After visiting prospects to present his plans for a siding job, owner Steven Jones, of Tulsa Renew, an Oklahoma home improvement company, emails prospects a three-page PDF of his proposal. That document begins with a one-page executive summary that lays out the company's goal as concerns client experience. Subsequent information presents in bullet-point form everything that Jones and his crew will do to the property. Homeowners may scratch their heads when Jones talks about replacing soffit and fascia, but “professionals are detailed,” Jones says. “If you hired an architect, you'd expect detailed drawings of what you want and how it's done. You don't want a brief overview.”

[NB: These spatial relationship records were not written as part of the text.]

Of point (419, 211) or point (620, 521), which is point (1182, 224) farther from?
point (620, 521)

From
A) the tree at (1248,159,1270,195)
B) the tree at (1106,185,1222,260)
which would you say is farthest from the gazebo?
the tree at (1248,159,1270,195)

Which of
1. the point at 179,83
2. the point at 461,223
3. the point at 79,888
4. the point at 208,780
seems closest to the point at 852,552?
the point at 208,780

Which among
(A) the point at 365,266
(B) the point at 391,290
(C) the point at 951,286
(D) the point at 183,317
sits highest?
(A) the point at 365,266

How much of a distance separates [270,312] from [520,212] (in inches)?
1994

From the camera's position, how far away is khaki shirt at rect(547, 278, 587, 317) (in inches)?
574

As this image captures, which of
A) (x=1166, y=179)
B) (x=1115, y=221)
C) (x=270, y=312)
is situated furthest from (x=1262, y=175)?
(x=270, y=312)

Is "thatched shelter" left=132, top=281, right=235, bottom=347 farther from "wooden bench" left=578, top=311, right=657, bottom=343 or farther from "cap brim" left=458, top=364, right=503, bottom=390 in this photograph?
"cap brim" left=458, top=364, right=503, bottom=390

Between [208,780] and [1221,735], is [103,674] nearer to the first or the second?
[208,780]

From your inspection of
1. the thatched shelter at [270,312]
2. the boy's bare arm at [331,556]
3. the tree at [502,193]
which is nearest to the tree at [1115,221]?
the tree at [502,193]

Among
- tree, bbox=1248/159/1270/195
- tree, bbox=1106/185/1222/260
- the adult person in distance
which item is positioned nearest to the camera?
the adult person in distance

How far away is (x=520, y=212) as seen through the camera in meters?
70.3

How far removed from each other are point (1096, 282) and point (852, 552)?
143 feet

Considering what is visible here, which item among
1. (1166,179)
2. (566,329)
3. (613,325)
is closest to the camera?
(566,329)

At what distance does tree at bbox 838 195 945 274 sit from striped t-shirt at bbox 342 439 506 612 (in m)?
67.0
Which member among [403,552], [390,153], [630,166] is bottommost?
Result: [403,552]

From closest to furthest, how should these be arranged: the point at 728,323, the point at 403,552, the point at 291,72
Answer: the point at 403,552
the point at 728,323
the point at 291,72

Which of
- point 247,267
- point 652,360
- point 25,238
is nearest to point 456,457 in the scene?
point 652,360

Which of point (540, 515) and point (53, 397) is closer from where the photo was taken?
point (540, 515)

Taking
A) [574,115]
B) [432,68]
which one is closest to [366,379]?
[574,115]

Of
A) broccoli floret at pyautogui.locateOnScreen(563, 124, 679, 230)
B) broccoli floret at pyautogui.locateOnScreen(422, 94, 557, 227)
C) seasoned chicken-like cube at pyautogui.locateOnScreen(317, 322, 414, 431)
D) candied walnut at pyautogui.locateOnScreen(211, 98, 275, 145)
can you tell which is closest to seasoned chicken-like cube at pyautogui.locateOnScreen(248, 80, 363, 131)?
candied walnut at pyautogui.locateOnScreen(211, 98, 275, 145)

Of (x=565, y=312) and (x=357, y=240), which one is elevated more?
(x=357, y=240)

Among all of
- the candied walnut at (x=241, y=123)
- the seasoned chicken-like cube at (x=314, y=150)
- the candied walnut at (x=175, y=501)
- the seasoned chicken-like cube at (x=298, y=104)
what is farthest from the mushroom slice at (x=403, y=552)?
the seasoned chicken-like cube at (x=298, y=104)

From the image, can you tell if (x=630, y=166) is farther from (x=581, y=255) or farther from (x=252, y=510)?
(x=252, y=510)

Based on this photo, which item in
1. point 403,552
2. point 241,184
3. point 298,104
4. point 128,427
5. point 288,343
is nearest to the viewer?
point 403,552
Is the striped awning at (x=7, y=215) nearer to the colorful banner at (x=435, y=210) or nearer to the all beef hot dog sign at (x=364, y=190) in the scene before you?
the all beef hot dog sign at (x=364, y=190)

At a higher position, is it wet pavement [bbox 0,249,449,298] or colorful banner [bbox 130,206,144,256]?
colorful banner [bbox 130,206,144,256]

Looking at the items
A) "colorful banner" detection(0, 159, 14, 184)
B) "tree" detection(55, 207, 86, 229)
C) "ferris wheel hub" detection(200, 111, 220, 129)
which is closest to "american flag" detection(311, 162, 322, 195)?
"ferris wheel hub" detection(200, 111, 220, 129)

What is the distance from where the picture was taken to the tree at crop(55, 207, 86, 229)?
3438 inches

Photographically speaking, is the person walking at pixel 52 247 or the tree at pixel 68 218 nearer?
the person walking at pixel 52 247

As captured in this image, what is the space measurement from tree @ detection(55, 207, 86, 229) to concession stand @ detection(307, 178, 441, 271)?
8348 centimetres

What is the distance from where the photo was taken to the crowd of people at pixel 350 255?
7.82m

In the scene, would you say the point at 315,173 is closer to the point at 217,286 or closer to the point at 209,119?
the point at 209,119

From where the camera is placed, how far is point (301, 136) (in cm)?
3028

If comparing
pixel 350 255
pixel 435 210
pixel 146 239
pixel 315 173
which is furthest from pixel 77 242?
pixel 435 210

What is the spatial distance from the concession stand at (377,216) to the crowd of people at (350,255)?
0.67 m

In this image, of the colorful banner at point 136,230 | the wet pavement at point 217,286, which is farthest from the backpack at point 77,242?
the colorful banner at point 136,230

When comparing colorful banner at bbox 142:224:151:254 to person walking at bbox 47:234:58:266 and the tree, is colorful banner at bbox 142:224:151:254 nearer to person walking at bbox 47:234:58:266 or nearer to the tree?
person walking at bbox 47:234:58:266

ENDLESS OPTIONS Jason Kersch, of Major Homes, a home improvement company in Bayside, N.Y., sells vinyl jobs. Those jobs need to be “incredibly detailed” to be a convincing renovation game plan for New York consumers. “Right now, people are very detailed about what they want to see,” Kersch says. “They've been online, they know the manufacturers, they'll have six companies listed and they'll say: ‘Tell me about these.'”
To “build the job up” in the minds of his prospects, Kersch photographs homes and supplies owners with computer-generated images of what the house might look like with different colors, textures, styles, and trim. That way owners can “figure out exactly how they want it to look and not risk doing it and hating it.”
VIDEO UPLOAD Along with his PDF proposal, Jones includes a link to a video, posted on YouTube, typically five or six minutes in length. In the video, Jones walks the house and describes how the job will be installed, including resolving problem situations. If Tulsa Renews earns that business, the video is updated daily by crew leaders from their smartphones so that customers know what's been accomplished on their fiber-cement siding project.
Providing abundant job details at the proposal stage signals that contractors will communicate throughout, and was recently key to Jones landing a $20,000-plus job. “I want them to know that I care about the house,” he says, “and how they feel about it, and that if they have concerns, those will be taken care of.”